O Polícia Federal acionou o Operação Miragem nesta terça-feira (23/6), chegando ao Banco Digimais e determinar a quebra do sigilo bancário e fiscal do Bispo Edir Macedo e outros investigados.
Como foi a Operação Mirage da Polícia Federal?
O Operação Miragemdeflagrada pela Polícia Federal, tem como foco um suposto esquema de fraude financeira envolvendo o Banco Digimais e empresas associadas. Entre os alvos, é o bispo Edir Macedofundador da Igreja Universal do Reino de Deus.
Segundo a PF, a investigação apura possíveis irregularidades em operações financeiras e manipulação de informações contábeis. A suspeita é que os envolvidos tenham tentado esconder a real situação econômica de instituições ligadas ao grupo. As informações são do Metrópoles.
Quem são os alvos e que sigilo foi quebrado?
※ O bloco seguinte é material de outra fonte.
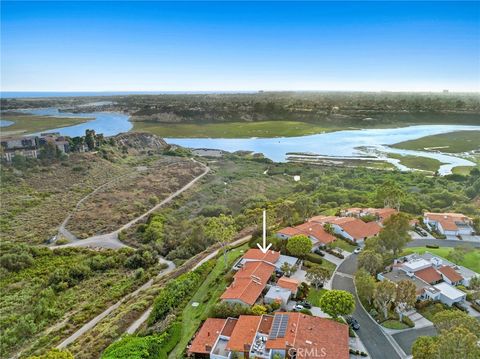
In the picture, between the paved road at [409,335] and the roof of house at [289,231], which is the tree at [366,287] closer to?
the paved road at [409,335]

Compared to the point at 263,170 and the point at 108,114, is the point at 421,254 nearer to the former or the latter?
the point at 263,170

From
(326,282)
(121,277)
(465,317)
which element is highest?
(465,317)

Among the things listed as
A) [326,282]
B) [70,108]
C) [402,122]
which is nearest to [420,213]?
[326,282]

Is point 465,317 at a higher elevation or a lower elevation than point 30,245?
higher

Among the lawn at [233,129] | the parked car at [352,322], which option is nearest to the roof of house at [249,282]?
the parked car at [352,322]

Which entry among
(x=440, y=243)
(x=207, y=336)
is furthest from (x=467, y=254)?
(x=207, y=336)

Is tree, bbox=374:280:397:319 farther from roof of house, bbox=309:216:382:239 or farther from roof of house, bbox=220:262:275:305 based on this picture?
roof of house, bbox=309:216:382:239

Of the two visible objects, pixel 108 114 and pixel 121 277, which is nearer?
pixel 121 277

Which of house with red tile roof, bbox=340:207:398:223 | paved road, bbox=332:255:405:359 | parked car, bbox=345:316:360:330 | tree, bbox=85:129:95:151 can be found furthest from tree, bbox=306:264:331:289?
tree, bbox=85:129:95:151
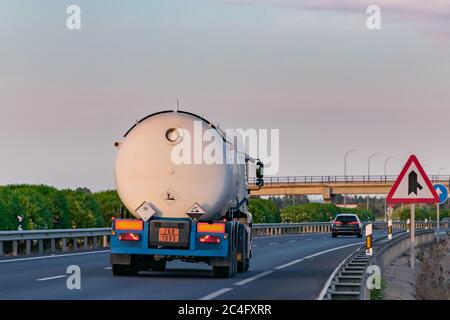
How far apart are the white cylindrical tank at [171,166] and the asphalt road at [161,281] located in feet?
5.11

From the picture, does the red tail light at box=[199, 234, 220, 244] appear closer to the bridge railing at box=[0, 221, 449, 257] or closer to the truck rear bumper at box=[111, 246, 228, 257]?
the truck rear bumper at box=[111, 246, 228, 257]

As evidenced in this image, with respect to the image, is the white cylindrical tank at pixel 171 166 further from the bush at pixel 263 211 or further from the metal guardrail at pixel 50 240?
the bush at pixel 263 211

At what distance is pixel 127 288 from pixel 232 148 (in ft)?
17.3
O Tribunal autorizou a quebra do sigilo bancário e fiscal Edir Macedo e outros investigadores ligados ao Banco Digimais e empresas do setor financeiro. No total, 17 pessoas e instituições autorizaram medidas. A operação também cumpriu mandados em São Paulo e atingiu diversas pessoas físicas e jurídicas. Entre os principais alvos estão:
- Marcelo de Lima Brasil
- João Alves de Campos
- Rodrigo Ruggero
- João Luiz Urbaneja
- Thiago Rodrigues Urbaneja
- José Roberto Giancoli Filho
- Rodrigo Balasiano
- Banco Digimais SA
- ID Corretora de Títulos e Valores Mobiliários SA
Como funcionaria o suposto esquema no Banco Digimais?
De acordo com a investigação de Polícia Federalos suspeitos teriam atuado na manipulação de demonstrações contábeis e registros regulatórios. O objetivo seria ocultar a real situação financeira das instituições envolvidas.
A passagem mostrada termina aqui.